## [Items]
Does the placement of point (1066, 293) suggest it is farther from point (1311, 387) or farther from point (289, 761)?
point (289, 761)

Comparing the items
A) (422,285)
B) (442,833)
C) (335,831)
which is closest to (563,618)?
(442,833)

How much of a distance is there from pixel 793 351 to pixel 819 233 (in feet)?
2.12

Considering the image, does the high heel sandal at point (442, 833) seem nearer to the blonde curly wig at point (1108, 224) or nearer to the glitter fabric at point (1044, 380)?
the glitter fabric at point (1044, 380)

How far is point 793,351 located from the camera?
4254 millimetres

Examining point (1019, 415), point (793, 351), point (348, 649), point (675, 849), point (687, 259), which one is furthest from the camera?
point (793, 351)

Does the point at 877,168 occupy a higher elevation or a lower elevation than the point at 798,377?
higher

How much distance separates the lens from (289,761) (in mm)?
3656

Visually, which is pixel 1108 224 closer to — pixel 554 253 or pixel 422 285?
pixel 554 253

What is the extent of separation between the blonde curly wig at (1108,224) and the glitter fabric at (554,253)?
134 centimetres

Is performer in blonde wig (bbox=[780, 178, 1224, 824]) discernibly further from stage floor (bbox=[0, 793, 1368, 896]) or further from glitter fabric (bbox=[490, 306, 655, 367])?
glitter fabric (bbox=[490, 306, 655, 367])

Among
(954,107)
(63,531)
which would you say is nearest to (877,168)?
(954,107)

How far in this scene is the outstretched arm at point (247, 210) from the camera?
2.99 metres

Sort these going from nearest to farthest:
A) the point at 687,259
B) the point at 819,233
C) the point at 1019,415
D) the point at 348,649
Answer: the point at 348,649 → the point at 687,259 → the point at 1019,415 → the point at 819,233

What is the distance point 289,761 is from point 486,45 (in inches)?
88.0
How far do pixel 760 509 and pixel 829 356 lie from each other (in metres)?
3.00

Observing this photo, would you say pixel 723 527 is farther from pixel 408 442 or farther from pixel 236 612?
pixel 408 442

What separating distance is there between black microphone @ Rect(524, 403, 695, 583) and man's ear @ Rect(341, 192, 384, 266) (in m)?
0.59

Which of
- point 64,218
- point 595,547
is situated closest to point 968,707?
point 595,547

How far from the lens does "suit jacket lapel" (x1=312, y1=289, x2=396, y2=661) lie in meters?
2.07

## [Written task]
Copy all of the entries above word for word, line by line.

## [Task response]
Does the placement of point (1066, 293) suggest it is farther from point (1311, 387) or farther from point (289, 761)?
point (289, 761)

Comparing the items
A) (422,285)
B) (442,833)
C) (335,831)
which is closest to (563,618)?
(442,833)

How much of a distance is there from pixel 793 351 to pixel 819 233 (in feet)?
2.12

Considering the image, does the high heel sandal at point (442, 833) seem nearer to the blonde curly wig at point (1108, 224) or nearer to the glitter fabric at point (1044, 380)?
the glitter fabric at point (1044, 380)

How far is point 793,351 located from the camera?
4254 millimetres

Examining point (1019, 415), point (793, 351), point (348, 649), point (675, 849), point (687, 259), which one is furthest from the camera?
point (793, 351)

Does the point at 877,168 occupy a higher elevation or a lower elevation than the point at 798,377?
higher

How much distance separates the lens from (289,761) (in mm)?
3656

Visually, which is pixel 1108 224 closer to — pixel 554 253 or pixel 422 285?
pixel 554 253

What is the extent of separation between the blonde curly wig at (1108,224) and the glitter fabric at (554,253)?
134 centimetres

Is performer in blonde wig (bbox=[780, 178, 1224, 824]) discernibly further from stage floor (bbox=[0, 793, 1368, 896]) or further from glitter fabric (bbox=[490, 306, 655, 367])?
glitter fabric (bbox=[490, 306, 655, 367])

Among
(954,107)
(63,531)
which would you say is nearest to (877,168)?
(954,107)

How far in this scene is the outstretched arm at point (247, 210) from the camera?
2.99 metres

Sort these going from nearest to farthest:
A) the point at 687,259
B) the point at 819,233
C) the point at 1019,415
D) the point at 348,649
Answer: the point at 348,649 → the point at 687,259 → the point at 1019,415 → the point at 819,233

What is the distance point 289,761 is from point 486,45 (in inches)?
88.0
How far do pixel 760 509 and pixel 829 356 lie from each other (in metres)?
3.00

Observing this photo, would you say pixel 723 527 is farther from pixel 408 442 or farther from pixel 236 612?
pixel 408 442

What separating distance is there between black microphone @ Rect(524, 403, 695, 583) and man's ear @ Rect(341, 192, 384, 266) (in m)?
0.59

Which of
- point 64,218
- point 595,547
is situated closest to point 968,707?
point 595,547

How far from the lens does "suit jacket lapel" (x1=312, y1=289, x2=396, y2=661) lie in meters?
2.07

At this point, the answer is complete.